▶ **EXCERPT**
*** Begin section ***
I am not a voracious reader or a writer. When I was thinking of a new topic for my blog the first topic which struck me was the incident I witnessed during one of my journey to my homeland as well as some other things which I observed as being a Non Residential. I feel this topic will have the same effect even if it’s read two years later. I am sure someone or the other will think, “What is new about this topic?” Yes, I do agree it’s nothing new; but I don’t know how many of you have jotted this down…these situations that are so familiar to you.
Even though I am not a voracious reader or a writer, I am a voracious thinker. On the way to my office, I always have some topic or the other about which I think a lot, right down to the minutest details. The topics may range from household stuff to films and songs’ from incidents at office to those that are not relevant to me at all.

And it was on a day when I was too early to work that I thought about and wrote this. My husband always asks me what I’m I thinking when he feels I’m lost somewhere. So I always tell him not to ask what am I thinking because its something even I can’t explain because I am someone whose thought wanders like anything… And within a short time, I can travel from UAE to my homeland, then to a shopping mall, then to some dream destination, then to my kitchen, my kid, then to my old hostel or college memories, then to my office… I can be an inconsistent wanderer :)











I landed in this country almost 3 year ago; to be accurate, 1 year and 4 months ago. Within this span of life here, I feel I have experienced and learned many things. I feel this is a land which God has created for expatriates. Yes, absolutely a land of “Dreams”. When you are in a crowd—no matter whether it’s a street, a shopping mall, a beach—you can see that everyone in that crowd is longing for something or rushing for something. We can see it in their eyes, their ambitions, wishes. I don’t know how much a man who’s staying in his home country can feel this. But I’m sure those who are staying away from their homeland will agree with me. 

When I was here in this country for the first time, I felt everything was new. People, the culture, and the lifestyle... for some days, even the language in which my husband communicated with me was unfamiliar to me, even though he communicated in our mother tongue!

Yes, for all the expatriates, their life in this country starts with the unfamiliarity to these things, people and situations around. The compromises we make or are compelled to make here is immense. Those who look at the NRI life will feel “Ohh! They’re so lucky…making loads of money and living a great life.” Yes, to a certain extent, and for a certain class of people, it is right. But for the majority of the people residing here, it’s not like that. The pain we undergo here is tremendous.
*** End section ***
▶ **DATA SECTION**
*** Begin section ***
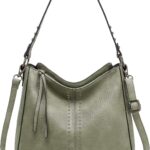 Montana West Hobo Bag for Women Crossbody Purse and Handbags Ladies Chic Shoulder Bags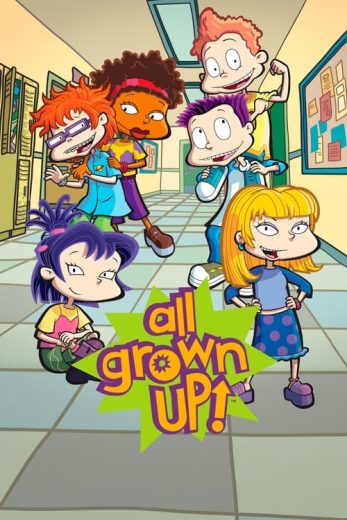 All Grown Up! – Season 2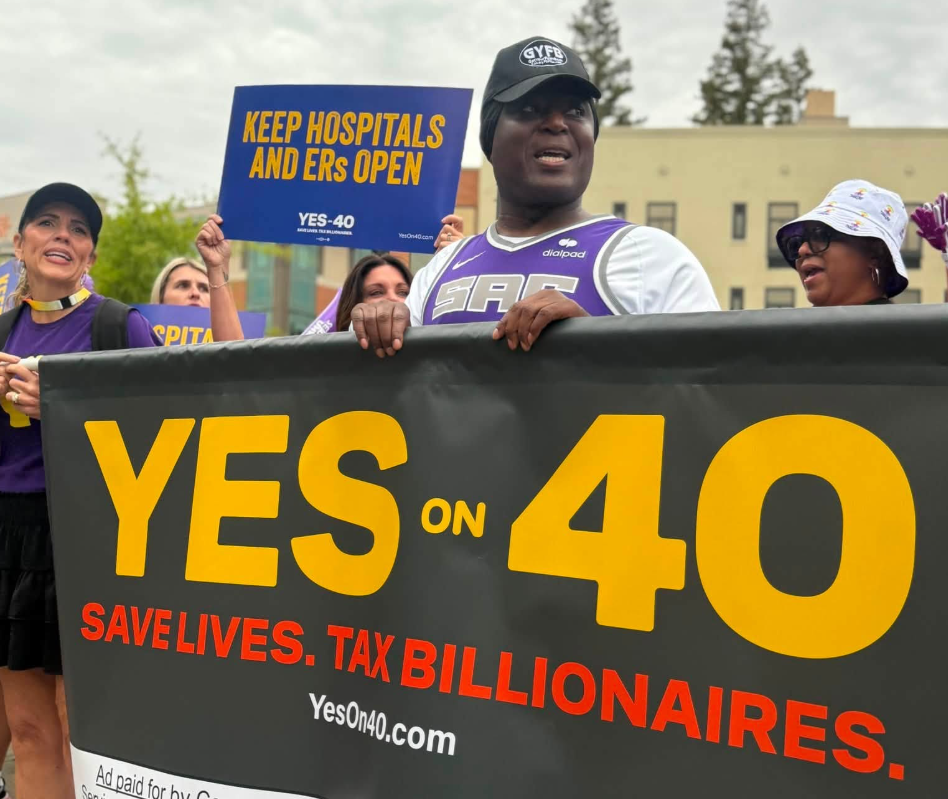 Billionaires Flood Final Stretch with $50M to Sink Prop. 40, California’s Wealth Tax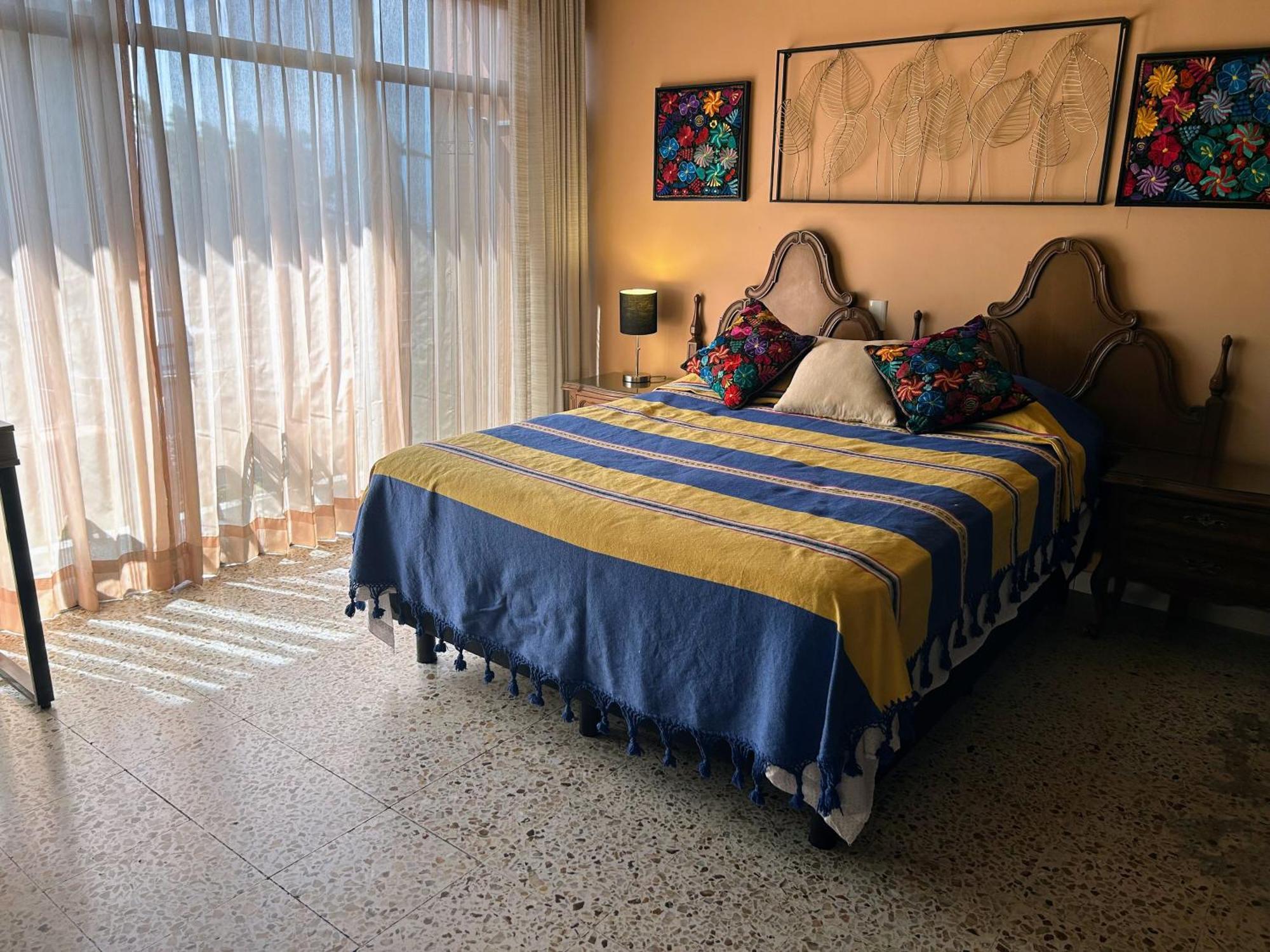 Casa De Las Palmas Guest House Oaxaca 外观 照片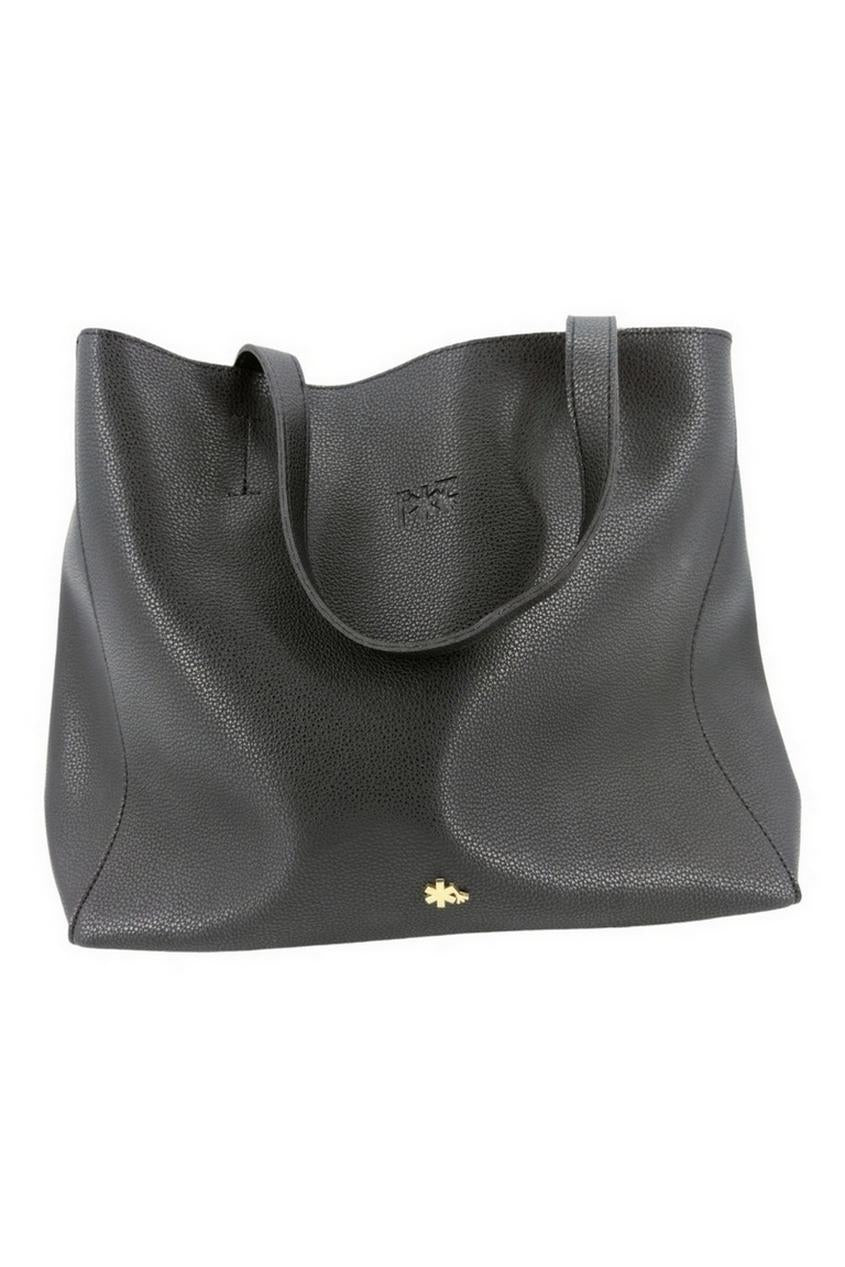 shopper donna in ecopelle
*** End section ***
▶ **WHAT THE EXERCISE ASKS**
Reproduce the blog post on expatriate life from "When I was here" up to and including "our mother tongue!", substituting "native language" for "mother tongue".

▶ **RESPONSE TO THIS TASK**
When I was here in this country for the first time, I felt everything was new. People, the culture, and the lifestyle... for some days, even the language in which my husband communicated with me was unfamiliar to me, even though he communicated in our native language!